The tasting menu is designed to tell a story and take the guest on a journey through a whole spectrum of flavours, starting on a high, bright note with the amuse bouche to a deep and rich main course of pork mole and picking up again at dessert to end the meal on a high. “We’ll usually ask guests if they want coffee before dessert and that’s my favourite time because I love smelling the coffee,” the chef says, laughing. “It’s actually a very tempting time.”

The Chef’s Coffee Connection

“I’m a huge coffee person. I start every morning with coffee. Prep is like rush hour and before service, I have to calm down and relax, and I do that with another coffee,” says Bark. “It’s not the caffeine jolt I need; it’s that emotional calming moment.”

He attributes that association with his childhood days when he had to wake up at the crack of dawn to help out at his parents’ dry-cleaning business. “It was long hours and I hated doing it, but my mum would always brew coffee for us to drink on the way to work and that was the only good part about the early mornings,” he says. “Being a chef is physically and mentally tough but I think just drinking coffee reminds me of those times and lets me know that I’ll be okay.”
For Bark, using coffee as an ingredient in his cooking adds a different dimension to his dishes.
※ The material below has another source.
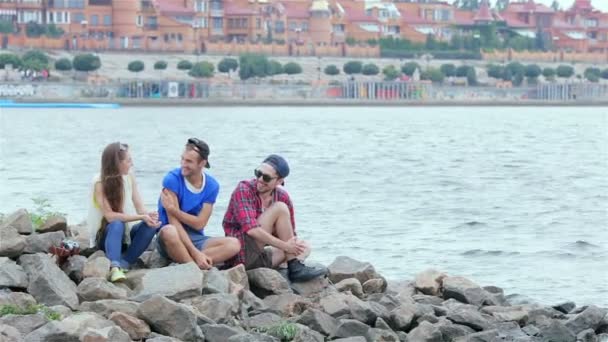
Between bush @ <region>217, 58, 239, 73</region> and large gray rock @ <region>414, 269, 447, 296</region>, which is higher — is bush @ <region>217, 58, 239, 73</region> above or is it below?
below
While creating his dish of pork with mole sauce, the chef played on the dark, savoury flavours of the traditional Mexican curry with chocolate, dried chilli, raisins, cinnamon, cumin, fennel, black garlic and tomato. “I found that it wasn’t as earthy as I wanted, I wanted the sauce to hit you in the back of the throat a bit more and so I decided to add coffee into it.”

Bark chose to use the full-bodied and dense Ristretto coffee from the range of Nespresso coffee that he serves to guests at dessert. Pure and dark-roasted South and Central American Arabica beans give the Ristretto the dense body and distinct cocoa notes that he sought for the pork mole.
“Instead of having to grind and brew the coffee, now I just pop in the capsule and a perfect, consistent cup of espresso comes out every time. It’s a 30-second action and makes my prep a lot easier,” he says.

Nespresso’s passion for perfection resonates with him because as a chef running a Michelin-starred restaurant, paying attention to quality and consistency keeps him at the top of his game. “Consistency is so important, you’re only as good as the last meal you put out. We source out the best ingredients and show the farmer respect by treating it the best way possible and getting that to the diner’s table,” he says. “Nespresso does the same with their coffee, from bean to cup. They have to really care about their beverage for us to pour it up here.”